The Fisher metric also gives a nice intuition for the Cramer-Rao bound, which I used to find pretty mysterious. What it's really saying is that two distributions need to be sufficiently dissimilar for you to be able to distinguish them. When you estimate a distribution from data, you're likely to confuse it with something else within its Fisher ball.

Jeffreys prior

In Bayesian parameter estimation, you face the question of how to choose a prior distribution. If you have no knowledge specific to the problem, you might want to choose an uninformative prior. The Jeffreys prior is one such choice, motivated by invariance to parameterization. (Unless you believe your parameters are meaningful, you probably don't want your prior to depend on the parameterization.)

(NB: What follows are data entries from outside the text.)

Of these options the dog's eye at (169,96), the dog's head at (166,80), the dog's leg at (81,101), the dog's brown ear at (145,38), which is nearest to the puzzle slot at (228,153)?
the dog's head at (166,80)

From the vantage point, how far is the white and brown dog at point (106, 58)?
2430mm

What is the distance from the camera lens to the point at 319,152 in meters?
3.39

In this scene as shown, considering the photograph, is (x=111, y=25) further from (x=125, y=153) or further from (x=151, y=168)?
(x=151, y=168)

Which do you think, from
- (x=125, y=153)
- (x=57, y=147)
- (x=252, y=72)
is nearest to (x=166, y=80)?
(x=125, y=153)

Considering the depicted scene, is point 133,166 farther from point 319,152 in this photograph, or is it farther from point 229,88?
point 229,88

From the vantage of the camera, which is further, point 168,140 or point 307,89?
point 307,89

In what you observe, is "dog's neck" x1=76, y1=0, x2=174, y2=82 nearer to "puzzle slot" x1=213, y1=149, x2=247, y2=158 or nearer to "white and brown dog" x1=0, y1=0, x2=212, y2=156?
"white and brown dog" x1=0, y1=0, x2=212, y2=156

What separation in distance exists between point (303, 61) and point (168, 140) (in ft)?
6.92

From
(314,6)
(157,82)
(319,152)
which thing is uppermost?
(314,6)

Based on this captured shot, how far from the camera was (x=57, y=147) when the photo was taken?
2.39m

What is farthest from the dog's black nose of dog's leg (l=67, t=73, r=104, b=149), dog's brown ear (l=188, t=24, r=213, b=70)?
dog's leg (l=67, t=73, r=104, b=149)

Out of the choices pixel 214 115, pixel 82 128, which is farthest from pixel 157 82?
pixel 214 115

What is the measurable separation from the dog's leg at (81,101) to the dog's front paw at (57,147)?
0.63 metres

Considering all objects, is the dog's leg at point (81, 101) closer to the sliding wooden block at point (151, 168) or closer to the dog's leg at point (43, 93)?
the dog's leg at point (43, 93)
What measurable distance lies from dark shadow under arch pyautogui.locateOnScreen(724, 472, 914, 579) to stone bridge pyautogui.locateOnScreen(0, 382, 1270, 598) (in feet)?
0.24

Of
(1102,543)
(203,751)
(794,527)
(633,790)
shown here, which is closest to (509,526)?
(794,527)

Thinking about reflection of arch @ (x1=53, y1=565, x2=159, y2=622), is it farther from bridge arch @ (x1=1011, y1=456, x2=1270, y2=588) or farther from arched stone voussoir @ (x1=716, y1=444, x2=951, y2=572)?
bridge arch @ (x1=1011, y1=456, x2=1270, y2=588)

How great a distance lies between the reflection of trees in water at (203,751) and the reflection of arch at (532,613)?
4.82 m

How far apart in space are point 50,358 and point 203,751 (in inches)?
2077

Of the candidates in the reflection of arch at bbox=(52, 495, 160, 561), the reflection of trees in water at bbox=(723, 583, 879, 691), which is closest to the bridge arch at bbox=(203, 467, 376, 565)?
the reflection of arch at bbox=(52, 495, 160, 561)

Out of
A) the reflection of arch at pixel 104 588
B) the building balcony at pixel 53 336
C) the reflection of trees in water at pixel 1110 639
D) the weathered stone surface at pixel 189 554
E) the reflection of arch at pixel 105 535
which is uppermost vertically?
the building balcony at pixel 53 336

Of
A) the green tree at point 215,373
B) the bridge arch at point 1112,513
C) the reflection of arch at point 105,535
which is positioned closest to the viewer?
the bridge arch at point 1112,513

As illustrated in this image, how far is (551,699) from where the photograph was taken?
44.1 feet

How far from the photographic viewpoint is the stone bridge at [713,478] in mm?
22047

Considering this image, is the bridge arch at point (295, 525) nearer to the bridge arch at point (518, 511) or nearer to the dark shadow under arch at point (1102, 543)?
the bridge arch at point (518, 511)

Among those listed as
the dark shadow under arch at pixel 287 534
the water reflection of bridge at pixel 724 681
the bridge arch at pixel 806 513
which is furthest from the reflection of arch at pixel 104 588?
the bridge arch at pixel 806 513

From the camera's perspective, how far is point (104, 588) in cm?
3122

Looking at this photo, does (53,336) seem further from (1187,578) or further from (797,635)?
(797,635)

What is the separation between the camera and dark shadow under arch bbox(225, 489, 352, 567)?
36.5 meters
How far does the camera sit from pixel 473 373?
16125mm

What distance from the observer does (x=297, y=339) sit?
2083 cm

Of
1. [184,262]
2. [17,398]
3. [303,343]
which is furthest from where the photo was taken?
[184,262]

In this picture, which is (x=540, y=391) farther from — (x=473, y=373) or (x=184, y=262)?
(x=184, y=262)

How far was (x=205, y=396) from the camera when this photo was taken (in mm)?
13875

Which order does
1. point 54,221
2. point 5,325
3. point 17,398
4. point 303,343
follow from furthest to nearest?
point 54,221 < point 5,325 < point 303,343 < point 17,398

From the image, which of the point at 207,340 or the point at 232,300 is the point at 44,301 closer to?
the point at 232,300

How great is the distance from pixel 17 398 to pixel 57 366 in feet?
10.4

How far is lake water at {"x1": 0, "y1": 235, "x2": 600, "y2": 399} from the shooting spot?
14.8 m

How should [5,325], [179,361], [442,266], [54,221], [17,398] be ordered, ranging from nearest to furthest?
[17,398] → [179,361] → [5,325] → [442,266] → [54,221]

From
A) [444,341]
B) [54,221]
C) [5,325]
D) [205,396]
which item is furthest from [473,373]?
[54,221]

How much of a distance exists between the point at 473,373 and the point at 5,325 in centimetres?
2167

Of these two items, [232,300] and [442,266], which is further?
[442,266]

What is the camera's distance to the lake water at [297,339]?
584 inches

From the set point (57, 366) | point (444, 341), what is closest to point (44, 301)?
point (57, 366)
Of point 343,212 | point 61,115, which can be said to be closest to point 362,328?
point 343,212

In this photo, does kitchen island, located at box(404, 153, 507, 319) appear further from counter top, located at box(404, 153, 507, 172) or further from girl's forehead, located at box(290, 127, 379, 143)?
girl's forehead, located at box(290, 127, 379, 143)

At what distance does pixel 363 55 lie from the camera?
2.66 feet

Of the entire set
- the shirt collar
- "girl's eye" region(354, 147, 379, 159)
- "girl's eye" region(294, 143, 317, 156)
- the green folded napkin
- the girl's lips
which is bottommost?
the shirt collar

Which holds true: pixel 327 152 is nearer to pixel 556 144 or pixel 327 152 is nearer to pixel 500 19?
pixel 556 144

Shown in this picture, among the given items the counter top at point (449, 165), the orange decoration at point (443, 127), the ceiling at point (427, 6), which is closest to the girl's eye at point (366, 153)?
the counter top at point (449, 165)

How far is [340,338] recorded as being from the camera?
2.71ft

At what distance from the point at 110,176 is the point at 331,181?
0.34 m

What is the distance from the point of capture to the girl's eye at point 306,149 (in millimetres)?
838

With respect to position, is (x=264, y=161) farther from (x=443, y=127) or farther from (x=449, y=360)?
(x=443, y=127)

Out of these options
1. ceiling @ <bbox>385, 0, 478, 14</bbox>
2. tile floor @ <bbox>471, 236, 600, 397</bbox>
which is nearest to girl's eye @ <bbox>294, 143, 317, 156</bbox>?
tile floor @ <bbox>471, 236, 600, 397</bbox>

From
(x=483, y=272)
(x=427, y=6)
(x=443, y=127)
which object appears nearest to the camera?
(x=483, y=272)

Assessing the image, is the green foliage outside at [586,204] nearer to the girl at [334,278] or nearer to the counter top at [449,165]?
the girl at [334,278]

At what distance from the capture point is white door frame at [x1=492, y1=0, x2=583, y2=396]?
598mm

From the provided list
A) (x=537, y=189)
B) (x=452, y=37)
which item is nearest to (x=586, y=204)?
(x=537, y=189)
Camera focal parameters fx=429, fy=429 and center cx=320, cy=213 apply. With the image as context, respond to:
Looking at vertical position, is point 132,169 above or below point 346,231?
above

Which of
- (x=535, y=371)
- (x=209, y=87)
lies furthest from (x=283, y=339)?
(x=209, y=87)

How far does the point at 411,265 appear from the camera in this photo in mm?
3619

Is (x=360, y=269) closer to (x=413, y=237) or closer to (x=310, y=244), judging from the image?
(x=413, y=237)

Here's another heuristic motivation for the Jeffreys prior. If you wanted to put an uninformative prior on a Euclidean space, you might choose the uniform distribution because it assigns equal probabilities to equal volumes. On manifolds, volumes are computed by integrating a volume form. There's a natural way to construct a volume form from a Riemannian metric, and the Jeffreys prior is simply the volume form constructed from the Riemannian metric. Hence, it assigns equal probabilities to equal volumes. (This automatically explains why it's invariant to parameterization.)